**PROBLEM TO WORK ON**
Reproduce word for word the lines of the entries below, from the line containing "From farthest to closest, what order should" through the line containing "the point at 67,31 <". Include both of those lines.

**Dataset excerpt**
● ● ● ● ●

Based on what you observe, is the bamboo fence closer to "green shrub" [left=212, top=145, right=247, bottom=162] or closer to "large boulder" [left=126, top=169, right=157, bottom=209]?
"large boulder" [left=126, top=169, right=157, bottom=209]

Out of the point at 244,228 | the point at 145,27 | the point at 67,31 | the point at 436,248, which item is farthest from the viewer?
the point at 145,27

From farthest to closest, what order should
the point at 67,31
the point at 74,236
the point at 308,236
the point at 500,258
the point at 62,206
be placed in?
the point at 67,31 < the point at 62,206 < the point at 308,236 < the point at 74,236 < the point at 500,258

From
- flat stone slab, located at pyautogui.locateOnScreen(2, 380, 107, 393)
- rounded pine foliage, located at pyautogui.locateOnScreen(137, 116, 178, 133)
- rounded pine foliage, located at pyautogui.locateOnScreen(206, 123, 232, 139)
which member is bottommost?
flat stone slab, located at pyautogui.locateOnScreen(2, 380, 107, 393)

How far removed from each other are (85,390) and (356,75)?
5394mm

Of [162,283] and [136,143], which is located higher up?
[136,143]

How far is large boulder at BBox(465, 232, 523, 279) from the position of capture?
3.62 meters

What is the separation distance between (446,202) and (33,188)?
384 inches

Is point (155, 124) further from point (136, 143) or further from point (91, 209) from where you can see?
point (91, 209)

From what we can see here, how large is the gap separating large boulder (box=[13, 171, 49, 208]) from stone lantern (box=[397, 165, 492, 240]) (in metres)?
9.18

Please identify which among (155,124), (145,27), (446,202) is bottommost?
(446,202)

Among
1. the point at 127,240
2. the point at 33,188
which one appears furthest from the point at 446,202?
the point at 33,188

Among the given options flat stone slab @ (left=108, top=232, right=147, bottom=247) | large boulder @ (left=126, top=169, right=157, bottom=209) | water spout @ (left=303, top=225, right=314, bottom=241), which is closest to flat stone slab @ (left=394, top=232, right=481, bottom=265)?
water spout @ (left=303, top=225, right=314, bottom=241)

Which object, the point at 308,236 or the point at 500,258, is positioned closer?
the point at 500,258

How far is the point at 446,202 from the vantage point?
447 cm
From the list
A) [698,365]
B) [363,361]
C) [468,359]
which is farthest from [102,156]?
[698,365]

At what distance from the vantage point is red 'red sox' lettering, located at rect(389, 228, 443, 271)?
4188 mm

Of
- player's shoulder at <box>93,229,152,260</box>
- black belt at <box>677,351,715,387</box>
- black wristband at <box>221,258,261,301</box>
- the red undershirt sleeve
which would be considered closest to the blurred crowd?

● ● ● ● ●

**FINISHED ANSWER**
From farthest to closest, what order should
the point at 67,31
the point at 74,236
the point at 308,236
the point at 500,258
the point at 62,206
be placed in?
the point at 67,31 < the point at 62,206 < the point at 308,236 < the point at 74,236 < the point at 500,258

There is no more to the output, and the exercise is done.